The overall pattern of the results observed across all the experiments reported in this dissertation is consistent with previous findings: predictions of the interference accounts for the processing of ungrammatical sentences receive consistent support, but the predictions for the processing of grammatical sentences are not always met. Recent proposals by Nicenboim et al. (2016) and Mertzen et al. (2020) suggest that interference might arise only in people with high working memory capacity or under deep processing mode. Following these proposals, we tested whether interference effects might depend on the depth of processing: we manipulated the complexity of the training materials preceding the grammatical experimental sentences while making no changes to the experimental materials themselves. We found that the slowdown predicted by the faulty encoding accounts disappears in the deep processing mode, but the effects consistent with the predictions of the similarity-based interference account do not arise.
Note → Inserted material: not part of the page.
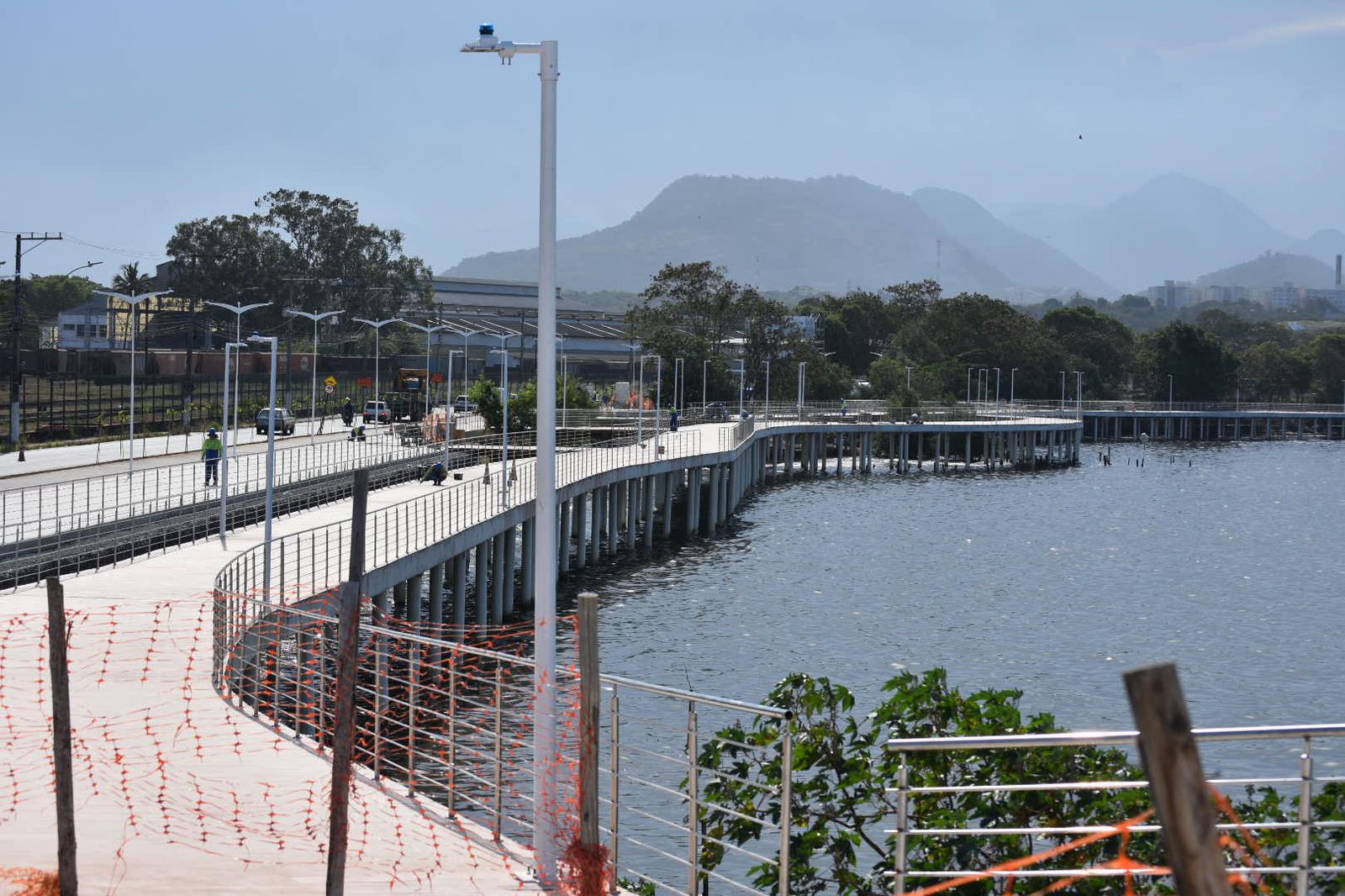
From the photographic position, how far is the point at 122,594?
24484mm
Independently of whether similarity-based interference arises under deep processing mode or not, our results suggest that the faulty encoding accounts cannot be dismissed since they make unique predictions with regard to processing grammatical sentences, which are supported by data. At the same time, the support is not unequivocal: the slowdowns are present only in the superficial processing mode, which is not predicted by the faulty encoding accounts. Our results might therefore favor a much simpler system that superficially tracks number features and is distracted by every plural feature.